Quote all of the material below verbatim, leaving the pictures out.
⟨
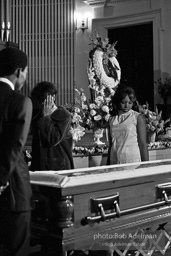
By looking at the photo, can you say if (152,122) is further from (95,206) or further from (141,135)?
(95,206)

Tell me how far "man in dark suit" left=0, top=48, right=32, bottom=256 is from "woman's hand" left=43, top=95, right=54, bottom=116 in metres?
0.85

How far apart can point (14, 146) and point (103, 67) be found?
4.00 metres

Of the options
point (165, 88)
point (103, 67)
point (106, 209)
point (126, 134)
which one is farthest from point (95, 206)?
point (165, 88)

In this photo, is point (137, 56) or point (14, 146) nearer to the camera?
point (14, 146)

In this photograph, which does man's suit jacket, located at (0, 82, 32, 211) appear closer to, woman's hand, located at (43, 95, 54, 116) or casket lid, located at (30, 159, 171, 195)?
casket lid, located at (30, 159, 171, 195)

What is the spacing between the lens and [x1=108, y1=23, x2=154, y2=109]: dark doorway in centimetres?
1147

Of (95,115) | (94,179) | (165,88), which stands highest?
(165,88)

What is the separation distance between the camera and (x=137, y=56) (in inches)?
460

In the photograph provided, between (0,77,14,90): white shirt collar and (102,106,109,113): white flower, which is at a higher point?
(102,106,109,113): white flower

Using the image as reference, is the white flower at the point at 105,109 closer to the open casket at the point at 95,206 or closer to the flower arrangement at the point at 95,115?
the flower arrangement at the point at 95,115

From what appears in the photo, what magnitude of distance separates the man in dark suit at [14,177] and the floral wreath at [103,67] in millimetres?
3595

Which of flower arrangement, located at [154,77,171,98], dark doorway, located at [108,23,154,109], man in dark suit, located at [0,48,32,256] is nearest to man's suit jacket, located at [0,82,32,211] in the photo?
man in dark suit, located at [0,48,32,256]

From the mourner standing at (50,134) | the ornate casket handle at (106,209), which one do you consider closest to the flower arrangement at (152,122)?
the mourner standing at (50,134)

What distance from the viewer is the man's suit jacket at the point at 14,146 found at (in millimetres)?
1634
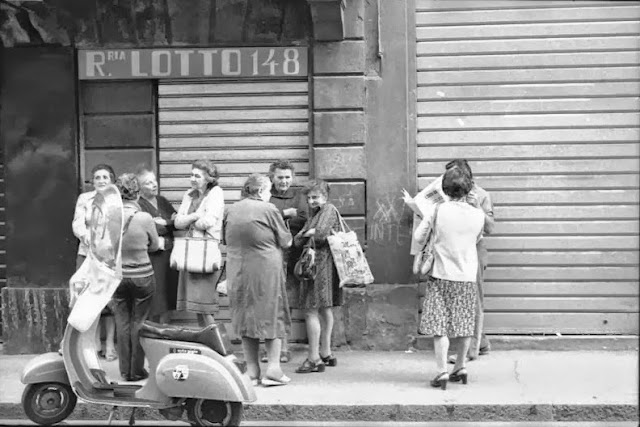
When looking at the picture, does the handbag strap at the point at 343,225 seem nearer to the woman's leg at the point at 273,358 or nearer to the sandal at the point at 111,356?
the woman's leg at the point at 273,358

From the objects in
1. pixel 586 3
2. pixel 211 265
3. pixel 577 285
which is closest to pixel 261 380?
pixel 211 265

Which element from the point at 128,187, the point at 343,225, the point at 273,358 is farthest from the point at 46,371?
the point at 343,225

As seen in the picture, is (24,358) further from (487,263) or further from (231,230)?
(487,263)

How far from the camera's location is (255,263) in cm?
777

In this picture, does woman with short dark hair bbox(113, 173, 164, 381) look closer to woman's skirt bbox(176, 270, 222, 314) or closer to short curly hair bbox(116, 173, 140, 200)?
short curly hair bbox(116, 173, 140, 200)

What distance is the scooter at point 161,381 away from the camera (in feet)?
21.1

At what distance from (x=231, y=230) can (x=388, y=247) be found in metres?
2.27

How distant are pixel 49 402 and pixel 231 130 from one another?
3718mm

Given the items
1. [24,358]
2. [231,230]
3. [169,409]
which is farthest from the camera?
[24,358]

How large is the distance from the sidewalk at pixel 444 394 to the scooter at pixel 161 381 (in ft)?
1.83

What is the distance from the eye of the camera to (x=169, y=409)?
6609mm

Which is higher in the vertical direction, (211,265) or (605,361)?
(211,265)

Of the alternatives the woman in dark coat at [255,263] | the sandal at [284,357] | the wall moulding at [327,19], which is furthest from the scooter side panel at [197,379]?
the wall moulding at [327,19]

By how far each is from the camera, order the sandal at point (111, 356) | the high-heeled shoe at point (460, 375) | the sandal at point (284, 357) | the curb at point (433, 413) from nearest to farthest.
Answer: the curb at point (433, 413) < the high-heeled shoe at point (460, 375) < the sandal at point (284, 357) < the sandal at point (111, 356)
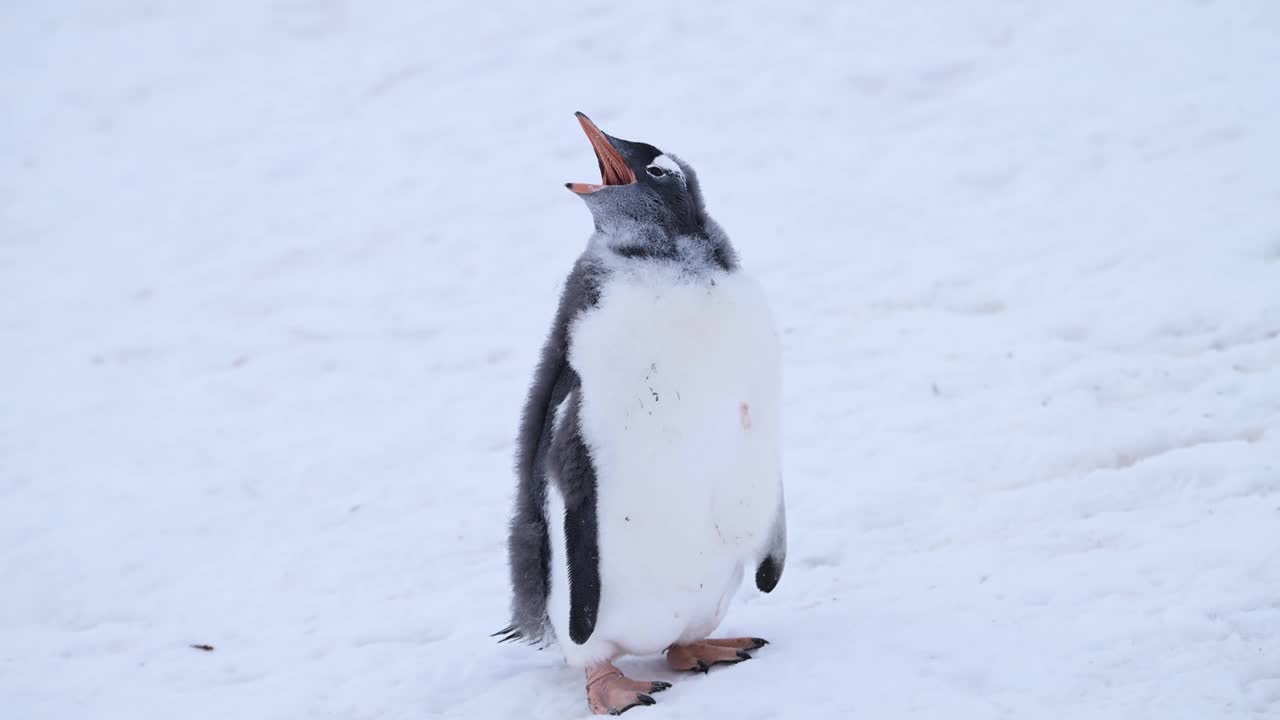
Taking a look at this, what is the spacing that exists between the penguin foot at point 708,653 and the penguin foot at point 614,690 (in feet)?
0.35

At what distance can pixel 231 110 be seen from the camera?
9.14 meters

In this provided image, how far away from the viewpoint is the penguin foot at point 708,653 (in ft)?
9.57

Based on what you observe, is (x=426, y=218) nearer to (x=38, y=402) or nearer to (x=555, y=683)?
(x=38, y=402)

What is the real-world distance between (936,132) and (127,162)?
568cm

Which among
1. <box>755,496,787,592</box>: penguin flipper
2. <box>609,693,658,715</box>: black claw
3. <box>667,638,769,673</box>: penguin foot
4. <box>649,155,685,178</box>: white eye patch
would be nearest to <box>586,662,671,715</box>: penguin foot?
⟩
EXERCISE RESPONSE
By looking at the photo, can you say if (152,122) is further from (95,206) or further from (141,135)?
(95,206)

Tell me how far "man in dark suit" left=0, top=48, right=32, bottom=256 is from "woman's hand" left=43, top=95, right=54, bottom=116 in metres?
0.85

How far apart can point (14, 146) and point (103, 67) be found?
4.00 metres

Of the options
point (165, 88)
point (103, 67)
point (106, 209)
point (126, 134)
which one is farthest from point (95, 206)?
point (165, 88)

In this photo, is point (137, 56) or point (14, 146) nearer to the camera?
point (14, 146)

In this photograph, which does man's suit jacket, located at (0, 82, 32, 211) appear closer to, woman's hand, located at (43, 95, 54, 116) or casket lid, located at (30, 159, 171, 195)?
casket lid, located at (30, 159, 171, 195)

What is the spacing between the lens and [x1=108, y1=23, x2=154, y2=109]: dark doorway in centimetres?
1147

Of (95,115) | (94,179) | (165,88), which stands highest?
(165,88)

What is the separation distance between the camera and (x=137, y=56) (in inches)?
460

In the photograph provided, between (0,77,14,90): white shirt collar and (102,106,109,113): white flower, which is at a higher point?
(102,106,109,113): white flower

Using the image as reference, is the white flower at the point at 105,109 closer to the open casket at the point at 95,206 or closer to the flower arrangement at the point at 95,115?
the flower arrangement at the point at 95,115

From what appears in the photo, what magnitude of distance separates the man in dark suit at [14,177] and the floral wreath at [103,67] in millimetres?
3595

Which of flower arrangement, located at [154,77,171,98], dark doorway, located at [108,23,154,109], man in dark suit, located at [0,48,32,256] is nearest to man's suit jacket, located at [0,82,32,211] in the photo?
man in dark suit, located at [0,48,32,256]

From the mourner standing at (50,134) | the ornate casket handle at (106,209), which one do you consider closest to the flower arrangement at (152,122)?
the mourner standing at (50,134)

What distance from the viewer is the man's suit jacket at the point at 14,146 found at (in millimetres)?
1634
When looking at the picture, does the handbag strap at the point at 343,225 seem nearer to the woman's leg at the point at 273,358 or nearer to the sandal at the point at 111,356?
the woman's leg at the point at 273,358

From the objects in
1. pixel 586 3
2. pixel 211 265
3. pixel 577 285
which is closest to pixel 261 380?
pixel 211 265

Which element from the point at 128,187, the point at 343,225, the point at 273,358 is farthest from the point at 46,371?
the point at 343,225

As seen in the picture, is (24,358) further from (487,263) or further from (231,230)?
(487,263)

How far from the camera's location is (255,263) in cm?
777

In this picture, does woman with short dark hair bbox(113, 173, 164, 381) look closer to woman's skirt bbox(176, 270, 222, 314) or closer to short curly hair bbox(116, 173, 140, 200)?
short curly hair bbox(116, 173, 140, 200)

What distance is the scooter at point 161,381 away from the camera (in feet)?
21.1

At what distance from (x=231, y=230) can (x=388, y=247) be found in metres?
2.27

How distant are pixel 49 402 and pixel 231 130 from one another?
3718mm

Given the items
1. [24,358]
2. [231,230]
3. [169,409]
which is farthest from the camera?
[24,358]

How large is the distance from the sidewalk at pixel 444 394 to the scooter at pixel 161 381 (in ft)?
1.83

What is the distance from the eye of the camera to (x=169, y=409)?
6609mm

Which is higher in the vertical direction, (211,265) or (605,361)?
(211,265)

Of the alternatives the woman in dark coat at [255,263] | the sandal at [284,357] | the wall moulding at [327,19], which is furthest from the scooter side panel at [197,379]?
the wall moulding at [327,19]

By how far each is from the camera, order the sandal at point (111, 356) | the high-heeled shoe at point (460, 375) | the sandal at point (284, 357) | the curb at point (433, 413) from nearest to farthest.
Answer: the curb at point (433, 413) < the high-heeled shoe at point (460, 375) < the sandal at point (284, 357) < the sandal at point (111, 356)
Taking a look at this, what is the spacing that exists between the penguin foot at point 708,653 and the penguin foot at point 614,690 (in feet)?
0.35

At what distance can pixel 231 110 be seen from the camera?
9.14 meters

In this provided image, how far away from the viewpoint is the penguin foot at point 708,653 (in ft)?
9.57

Based on what you observe, is (x=426, y=218) nearer to (x=38, y=402) or nearer to (x=555, y=683)?
(x=38, y=402)

What is the real-world distance between (936,132) and (127,162)?
568cm

Which among
1. <box>755,496,787,592</box>: penguin flipper
2. <box>609,693,658,715</box>: black claw
3. <box>667,638,769,673</box>: penguin foot
4. <box>649,155,685,178</box>: white eye patch
would be nearest to <box>586,662,671,715</box>: penguin foot?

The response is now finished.